No surprises there then. I settled back in the chair.

The beast might well have been his pet for all I knew, or it could have been a taste of what awaited me if I remained dead. It wasn't like I had many other options and there was no one else offering me a better deal.

"What kind of cost?"

His smile widened, and the flash of flames lit his eyes for an instant. "Something small. A favour."

"A favour," I said flatly. "Thought you'd be asking for my soul."

He waved a hand. "Pish, boy. Your soul is already Hellbound; I'd gain nothing by claiming it again."

"Why?" It came out as a wail, and he fixed shrewd eyes on me.

"You know why."

Yeah, I really didn't.

"As it happens, a bargain was made in good faith. However, due to some… interference, I can't complete my end of the deal."

"What does that have to do with me?"

He cocked his head to the side and laughed. "You will help me fulfil that bargain."

"How?"

A shake of his head was the only reply to that. He held up one long finger as I made to speak.

"I am unable to enter your world, so you will serve me there."

"Doing what?"

The sly smile became a smirk. "Whatever I want, dear boy." He placed one hand against his chest, fingers spread. "Now, I, Orryn, offer you this bargain. Do you accept?"

Did I have a choice?

Hell bound. Which explained the big ass dog, I figured.
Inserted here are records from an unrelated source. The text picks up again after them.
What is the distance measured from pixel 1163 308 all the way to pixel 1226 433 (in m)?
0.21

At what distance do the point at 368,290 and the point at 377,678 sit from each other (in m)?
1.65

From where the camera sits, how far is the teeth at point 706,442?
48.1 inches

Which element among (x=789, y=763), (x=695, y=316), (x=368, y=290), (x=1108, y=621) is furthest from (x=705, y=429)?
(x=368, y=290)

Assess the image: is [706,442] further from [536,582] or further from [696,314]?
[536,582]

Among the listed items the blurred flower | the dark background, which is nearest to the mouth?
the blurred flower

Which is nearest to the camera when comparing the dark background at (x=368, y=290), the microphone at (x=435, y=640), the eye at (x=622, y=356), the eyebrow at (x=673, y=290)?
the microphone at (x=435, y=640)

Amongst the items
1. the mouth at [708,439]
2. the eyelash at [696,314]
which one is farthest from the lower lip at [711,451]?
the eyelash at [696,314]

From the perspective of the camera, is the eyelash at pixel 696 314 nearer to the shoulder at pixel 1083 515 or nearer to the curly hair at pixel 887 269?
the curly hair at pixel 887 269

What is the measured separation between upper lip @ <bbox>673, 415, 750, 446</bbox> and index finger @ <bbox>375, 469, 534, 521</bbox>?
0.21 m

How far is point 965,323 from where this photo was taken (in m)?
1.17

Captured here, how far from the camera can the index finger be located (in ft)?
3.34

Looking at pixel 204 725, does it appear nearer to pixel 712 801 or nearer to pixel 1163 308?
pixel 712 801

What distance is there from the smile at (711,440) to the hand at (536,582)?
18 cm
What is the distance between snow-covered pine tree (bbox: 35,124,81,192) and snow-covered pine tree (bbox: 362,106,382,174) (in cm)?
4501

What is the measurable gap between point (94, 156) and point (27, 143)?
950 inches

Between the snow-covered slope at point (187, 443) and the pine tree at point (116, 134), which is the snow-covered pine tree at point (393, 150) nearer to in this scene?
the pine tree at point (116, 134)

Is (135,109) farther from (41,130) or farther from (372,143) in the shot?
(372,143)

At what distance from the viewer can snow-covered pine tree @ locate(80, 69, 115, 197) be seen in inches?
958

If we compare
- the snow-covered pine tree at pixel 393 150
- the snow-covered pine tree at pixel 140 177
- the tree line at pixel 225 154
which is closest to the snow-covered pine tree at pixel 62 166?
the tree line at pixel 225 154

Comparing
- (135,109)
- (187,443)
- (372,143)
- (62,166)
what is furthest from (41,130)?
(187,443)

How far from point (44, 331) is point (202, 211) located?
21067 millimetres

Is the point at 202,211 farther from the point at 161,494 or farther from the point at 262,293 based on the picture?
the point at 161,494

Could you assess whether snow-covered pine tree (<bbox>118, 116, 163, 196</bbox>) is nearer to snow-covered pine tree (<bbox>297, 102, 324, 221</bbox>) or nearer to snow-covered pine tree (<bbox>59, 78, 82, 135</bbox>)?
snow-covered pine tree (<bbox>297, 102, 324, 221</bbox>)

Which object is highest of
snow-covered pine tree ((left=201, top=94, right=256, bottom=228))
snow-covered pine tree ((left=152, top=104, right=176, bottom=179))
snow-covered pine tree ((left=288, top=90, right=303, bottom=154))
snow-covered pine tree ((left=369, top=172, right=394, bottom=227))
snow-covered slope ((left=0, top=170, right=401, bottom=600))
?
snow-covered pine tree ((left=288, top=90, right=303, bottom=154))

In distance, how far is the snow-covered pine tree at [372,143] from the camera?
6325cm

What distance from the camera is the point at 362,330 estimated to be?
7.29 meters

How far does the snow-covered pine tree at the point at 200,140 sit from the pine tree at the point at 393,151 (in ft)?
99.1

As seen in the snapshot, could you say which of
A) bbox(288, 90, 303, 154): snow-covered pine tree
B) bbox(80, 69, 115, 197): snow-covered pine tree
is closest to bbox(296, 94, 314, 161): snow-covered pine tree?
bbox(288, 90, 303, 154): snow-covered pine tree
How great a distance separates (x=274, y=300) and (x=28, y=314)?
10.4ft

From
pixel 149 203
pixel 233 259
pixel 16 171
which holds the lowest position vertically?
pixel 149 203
I needed to find out why I was headed that way, and fast. Not only that, I had to make sure my sister was safe. That she didn't follow me, since the end of that path led to where I sat contemplating the deal being offered with too little information and way too much that could go wrong.

And knowing I had no choice but to accept.

"Agreed," I said with a soft sigh of defeat.

"Bargain made," Orryn whispered, and the world went black.

There was a moment's panic as a weight pressed down on me.

A sudden rush of feeling running through my body.

The weight of a blanket pulled tight over me. A breeze, cool, against my skin. The distant beep and whoosh of equipment working.

I blinked, light hurting my eyes as tears filled them. The air smelled of disinfectant.

Pain.

Something in my throat, choking me.

No! I realised, not choking me, helping me breathe.

I lifted my arms, feeling the weight of them and marvelling at it.

Grabbing the tube I pulled, gagging and choking as it was dragged out of my mouth, then a gasp as I drew in a deep lungful of air.

"F-fuck," I managed, wincing at the sound of my voice.

It had been a dream.

Must have been.

I'd not died after all. I'd been in a nightmare as I recovered after the car accident.

Pushing myself upright, arms trembling, I turned towards the window, squinting as I caught my reflection there.

"What. The. Fuck!"

I raised a hand, small and slim, to touch my cheek, eyes widening as I took in the long, black, hair falling past my shoulders. The long lashes and elegantly plucked brows. Plump lips, and hairless face.

The polish on the nails of the hand that touched my cheek.

The breasts, small, but definitely visible beneath the thin cotton gown.

"Oh, fuck me," I said, as Orryn's mocking laughter filled my head.